Nether Street

My bike disappears into the dark, plummeting with the postman and the dog chasing him. There’s a black hole where the street should be. My new paper route is complicated. I let go at the right time.

Sophie’s house is opposite me. I know her from school. She drinks apple juice from decayed lava lamps.
“Mum says we need to recycle,” she told me once, her teeth tanned with sugar.
“You have it easy though, you can throw it all out of your window and it won’t be seen again.”

Her street owes me a new bike. She’s off-loading training bras out of her bedroom.
“OI!” I yelp.
“What?! I’m too old for them now.” She double takes. “Oh hi! How are you?”
“My bike’s gone.”
“So, today will take you a while.”
“Can I have it back?”
“Ask the government!” She slingshots a frilly, baby-blue breast nest into the void.
“But, I need it today.”
“We’ve wanted new tarmac for years… says Mum. It’s got worse.”
“How do you even get to school?”
She giggles. “I climb along all these buildings. Free running, woo! I want Mr Sanders to add it to the P.E curriculum.”

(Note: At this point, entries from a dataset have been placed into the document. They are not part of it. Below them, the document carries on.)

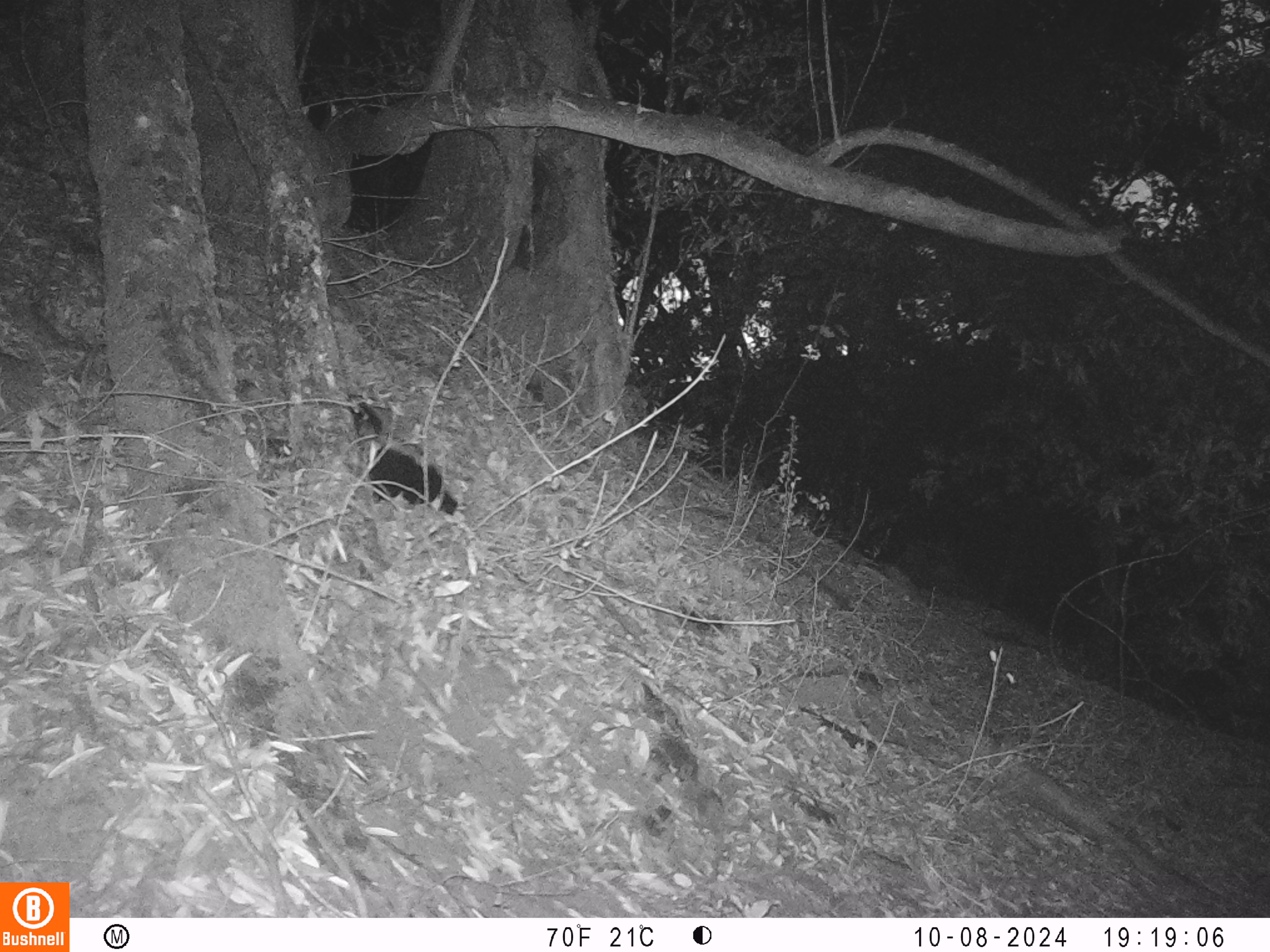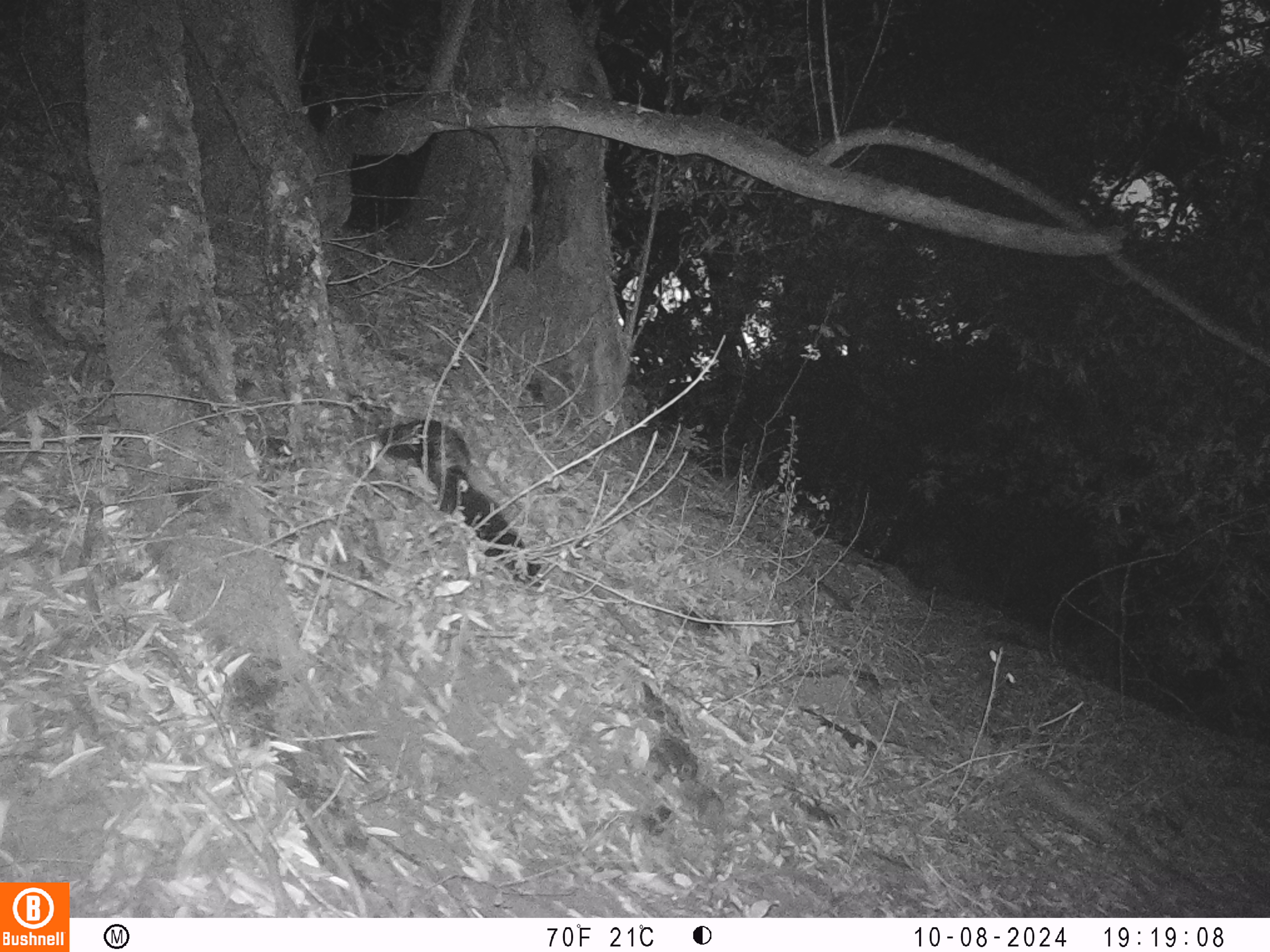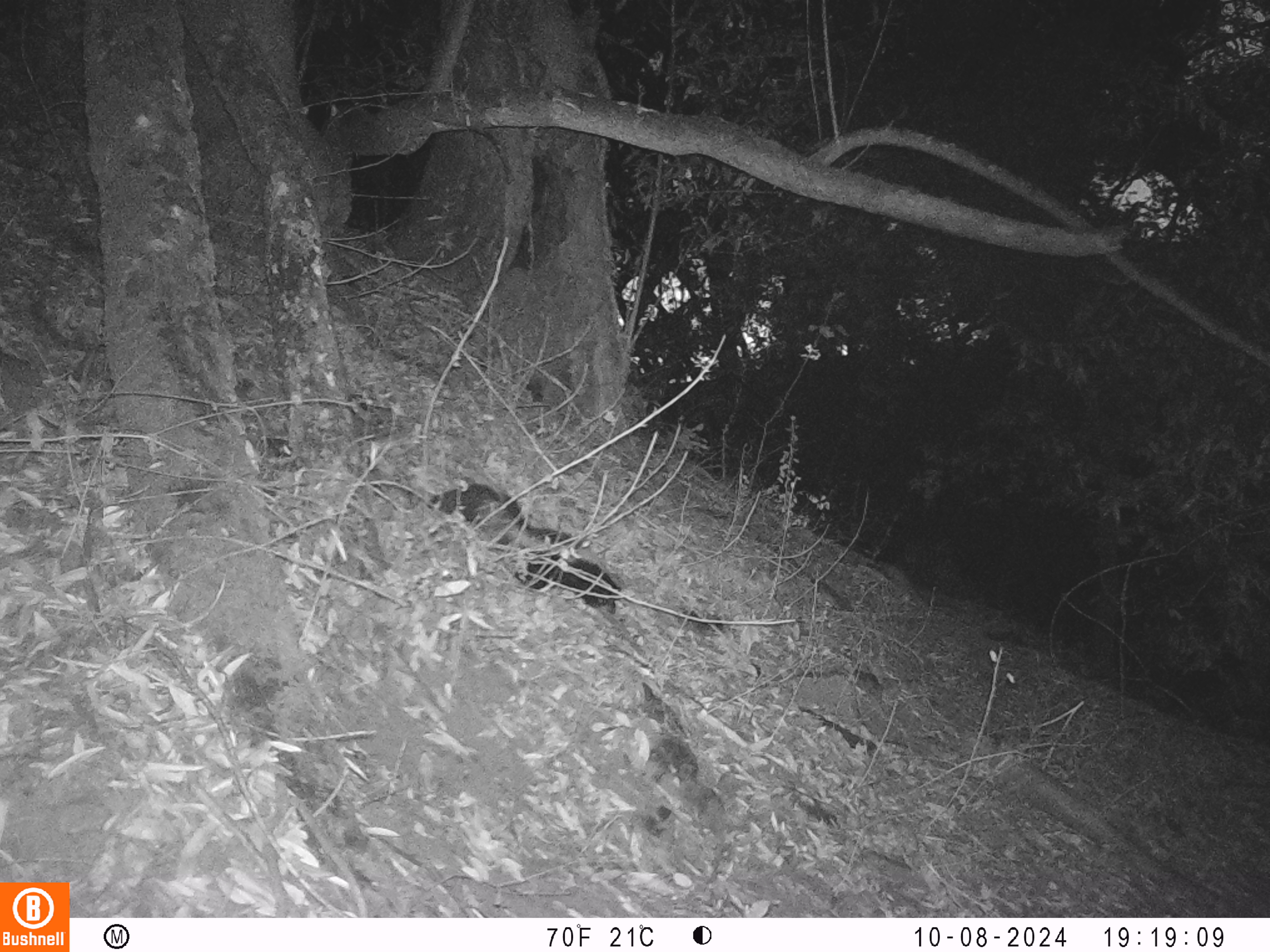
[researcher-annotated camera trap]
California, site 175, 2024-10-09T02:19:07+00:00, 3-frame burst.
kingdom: Animalia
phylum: Chordata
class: Mammalia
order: Carnivora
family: Mephitidae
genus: Mephitis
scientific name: Mephitis mephitis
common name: striped skunk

I look into the swirling street. The bras are drifting down, atoms replaced by nothing. Fibres erase to naked. The postman’s scream didn’t have a chance to materialize. My bike is vanishing with all of our shared years of BMX ramps and WD40, the scuffs and mud slides. I still have scars from the blackberry bush we head butted.

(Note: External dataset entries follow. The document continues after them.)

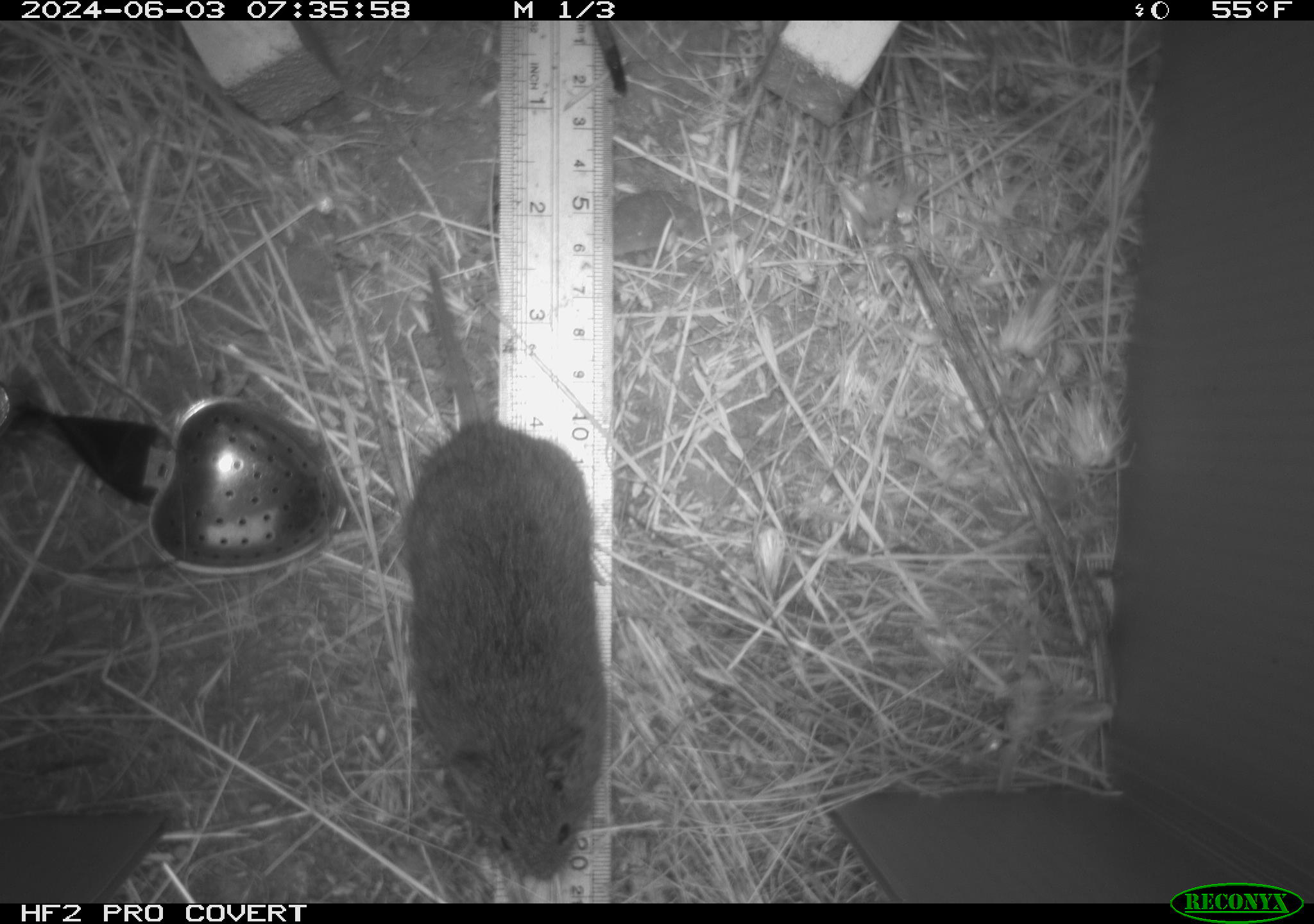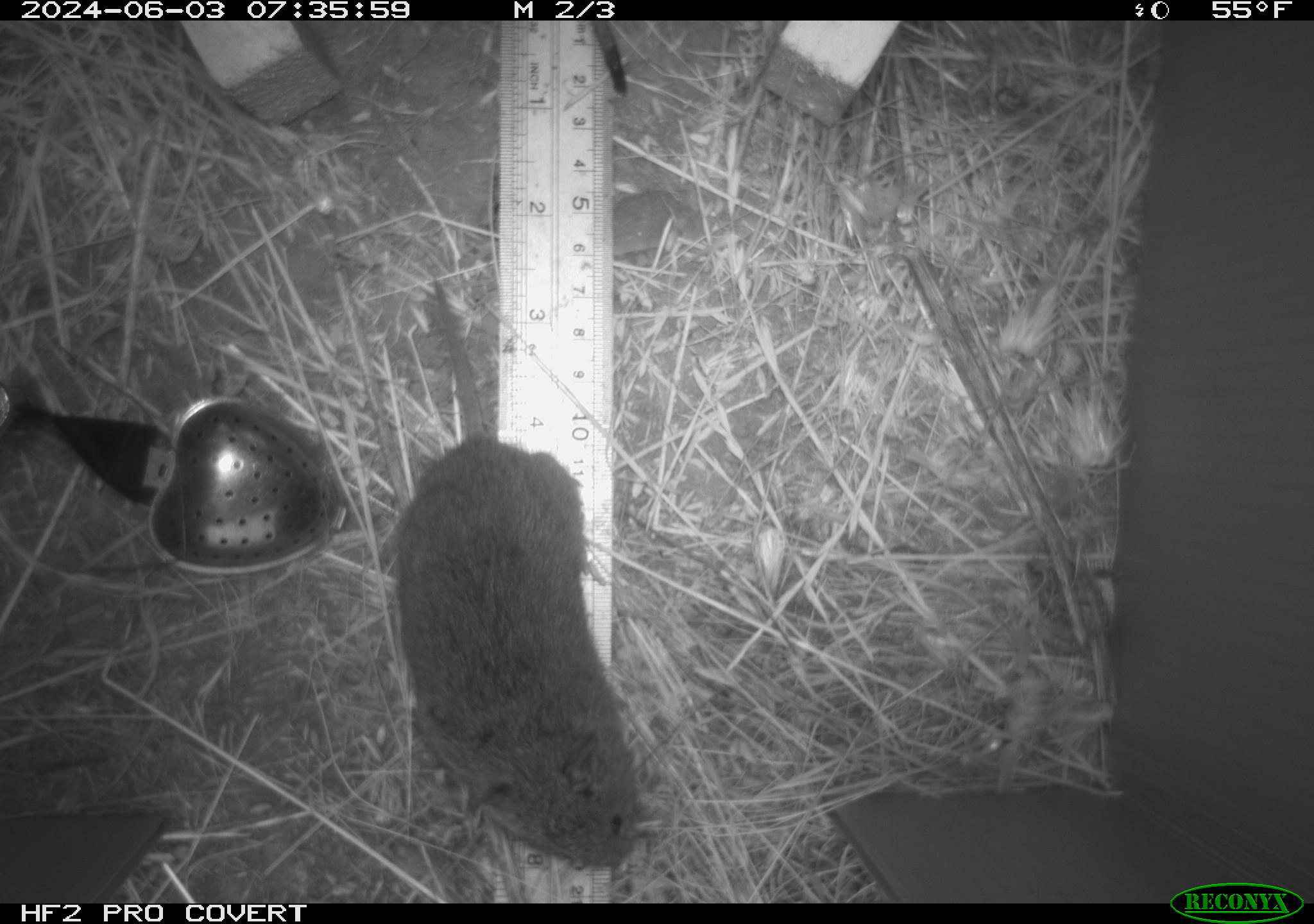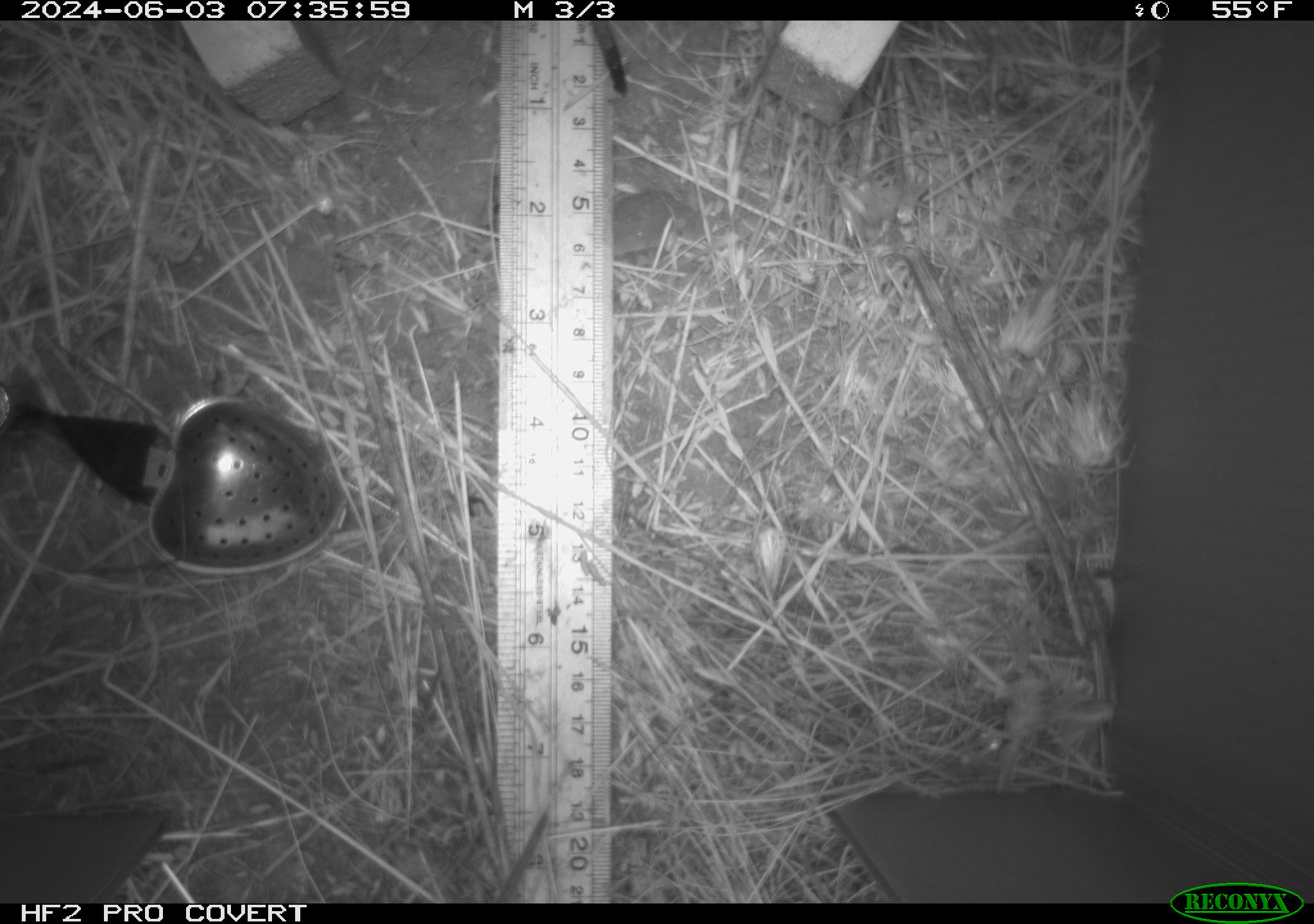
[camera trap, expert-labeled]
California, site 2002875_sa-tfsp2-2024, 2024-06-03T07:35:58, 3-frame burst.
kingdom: Animalia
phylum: Chordata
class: Mammalia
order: Rodentia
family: Cricetidae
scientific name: Arvicolinae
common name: voles, lemmings, and muskrats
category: arvicolinae subfamily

“They won’t disappear…” I mutter to myself.
“Why are you delivering on a Saturday?” Sophie’s voice leaps at me.
“I thought I’d have more time… Take the new route slower, get to know it…”
“Ah. Well, you’ll need a better plan for this street!” She laughs and disappears from the window for a moment. She then springs up and launches a rope made from her remaining training bras. The end lands by my feet at the edge of the curb, before the colour becomes a downward drain. “Do you wanna come up and hang?”
I look at my bag full of papers, at the Mayor’s stupid smiling face on the front page, all pumpkin-grin and fake tanned. I grab the bra-rope. “Why not? It’s recycling right?”
Sophie tugs on the rope and begins pulling me into her room. “I’ll teach you free running. And I bet you can’t wait to see the black hole in my room!”